Conversely, some groups may find the idea of outsourcing something as personal as financial transactions deeply unsettling. For them, the notion of a chatty "black box" handling payments may cross a line. It remains to be seen whether these skeptics will mirror the risk-averse users of past digital transitions—or form a new category of selective adopters who trust AI for travel planning, information, or medical advice, but not for purchases.
The Future of Agentic Browsing: Promise or Peril?
Agentic browsers represent a genuine innovation in how we might interact with the digital world. Their promise of convenience is real, and their potential applications extend far beyond shopping to encompass productivity, accessibility, and efficiency gains across countless domains.
But the security landscape is troubling. As this article illustrates, vulnerabilities are being discovered faster than they can be patched. Scammers are already developing techniques to exploit AI agents. The protocols enabling these systems remain fragmented and immature. And the fundamental question—how we protect users when AI intermediaries act on their behalf—is still unanswered. Will shoppers or scammers enjoy agentic browsers more? Right now, we don't know.
What we do know is that speed of deployment continues to outpace security—a pattern repeated throughout technological history. The difference this time is that agentic browsers have direct access to our financial accounts, personal data, and authenticated sessions across the web. The stakes are higher than ever.

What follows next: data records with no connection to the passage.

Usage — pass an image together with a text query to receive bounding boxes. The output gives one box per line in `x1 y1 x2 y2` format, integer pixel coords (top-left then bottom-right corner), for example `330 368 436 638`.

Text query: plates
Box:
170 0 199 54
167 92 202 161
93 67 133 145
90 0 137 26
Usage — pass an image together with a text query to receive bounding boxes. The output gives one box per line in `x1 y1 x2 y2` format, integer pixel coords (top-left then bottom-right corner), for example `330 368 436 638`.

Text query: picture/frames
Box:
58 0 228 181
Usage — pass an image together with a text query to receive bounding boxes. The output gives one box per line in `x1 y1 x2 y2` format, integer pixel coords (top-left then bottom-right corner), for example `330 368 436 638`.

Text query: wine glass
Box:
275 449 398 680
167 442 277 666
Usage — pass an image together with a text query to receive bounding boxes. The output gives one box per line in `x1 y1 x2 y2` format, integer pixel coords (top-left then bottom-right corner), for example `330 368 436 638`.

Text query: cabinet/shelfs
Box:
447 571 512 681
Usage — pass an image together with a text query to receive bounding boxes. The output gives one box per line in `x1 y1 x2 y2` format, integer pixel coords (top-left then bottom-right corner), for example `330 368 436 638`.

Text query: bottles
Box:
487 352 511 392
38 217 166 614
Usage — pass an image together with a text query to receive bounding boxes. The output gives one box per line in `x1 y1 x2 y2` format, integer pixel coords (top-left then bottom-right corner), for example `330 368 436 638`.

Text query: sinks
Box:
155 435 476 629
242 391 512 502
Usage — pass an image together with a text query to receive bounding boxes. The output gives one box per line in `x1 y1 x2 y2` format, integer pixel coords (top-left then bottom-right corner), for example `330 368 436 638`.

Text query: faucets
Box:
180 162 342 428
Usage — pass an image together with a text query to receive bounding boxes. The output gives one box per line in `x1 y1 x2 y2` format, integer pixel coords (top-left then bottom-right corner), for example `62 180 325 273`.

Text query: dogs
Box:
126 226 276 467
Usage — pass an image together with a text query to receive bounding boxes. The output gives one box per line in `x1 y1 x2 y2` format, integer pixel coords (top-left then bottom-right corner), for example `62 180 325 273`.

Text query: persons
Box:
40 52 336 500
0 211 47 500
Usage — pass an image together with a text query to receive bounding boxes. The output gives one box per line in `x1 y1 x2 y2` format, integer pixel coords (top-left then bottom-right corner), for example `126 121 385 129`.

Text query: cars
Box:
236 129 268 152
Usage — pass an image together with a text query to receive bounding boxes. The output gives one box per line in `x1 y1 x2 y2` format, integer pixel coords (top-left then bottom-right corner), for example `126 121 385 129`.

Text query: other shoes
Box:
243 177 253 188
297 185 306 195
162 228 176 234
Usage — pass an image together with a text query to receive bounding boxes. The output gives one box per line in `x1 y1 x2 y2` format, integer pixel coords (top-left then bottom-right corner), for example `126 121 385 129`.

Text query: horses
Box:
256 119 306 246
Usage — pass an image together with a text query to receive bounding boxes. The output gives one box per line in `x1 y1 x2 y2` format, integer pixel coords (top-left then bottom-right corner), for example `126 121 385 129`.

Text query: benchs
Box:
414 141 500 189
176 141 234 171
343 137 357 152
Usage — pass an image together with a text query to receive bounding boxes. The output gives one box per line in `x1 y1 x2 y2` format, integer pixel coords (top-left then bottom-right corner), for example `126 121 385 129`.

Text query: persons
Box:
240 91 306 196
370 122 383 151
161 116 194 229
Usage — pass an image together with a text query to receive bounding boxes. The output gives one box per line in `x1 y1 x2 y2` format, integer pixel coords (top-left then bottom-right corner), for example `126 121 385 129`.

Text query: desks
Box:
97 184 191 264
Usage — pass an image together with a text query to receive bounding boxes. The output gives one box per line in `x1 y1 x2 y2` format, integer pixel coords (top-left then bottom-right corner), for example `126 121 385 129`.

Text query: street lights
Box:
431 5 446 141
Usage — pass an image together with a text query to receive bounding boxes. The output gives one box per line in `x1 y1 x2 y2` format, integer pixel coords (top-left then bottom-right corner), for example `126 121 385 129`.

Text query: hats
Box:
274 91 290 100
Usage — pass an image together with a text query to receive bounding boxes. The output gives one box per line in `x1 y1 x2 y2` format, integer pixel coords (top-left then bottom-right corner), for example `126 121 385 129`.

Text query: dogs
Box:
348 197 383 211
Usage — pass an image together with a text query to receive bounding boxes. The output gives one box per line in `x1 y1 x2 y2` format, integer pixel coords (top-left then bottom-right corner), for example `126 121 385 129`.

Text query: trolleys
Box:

F-Secure's Guidance to Stay Ahead of the Risks
At F-Secure Illuminate, we'll continue monitoring this fast-moving landscape. As these technologies evolve, we'll track both innovations and vulnerabilities to help you understand the trade-offs involved in adopting agentic browsing.
In the meantime, if you're considering using agentic browsers with payment capabilities, approach with caution: understand which autonomous actions you're authorizing, monitor agent activity closely, use logged-out modes whenever possible, and remember that convenience and security rarely coexist perfectly.
The future of agentic browsing isn't predetermined. How we collectively respond—balancing caution with openness to innovation—will determine whether these systems become indispensable tools or cautionary tales. The conversation is just beginning, and the questions matter as much as the answers.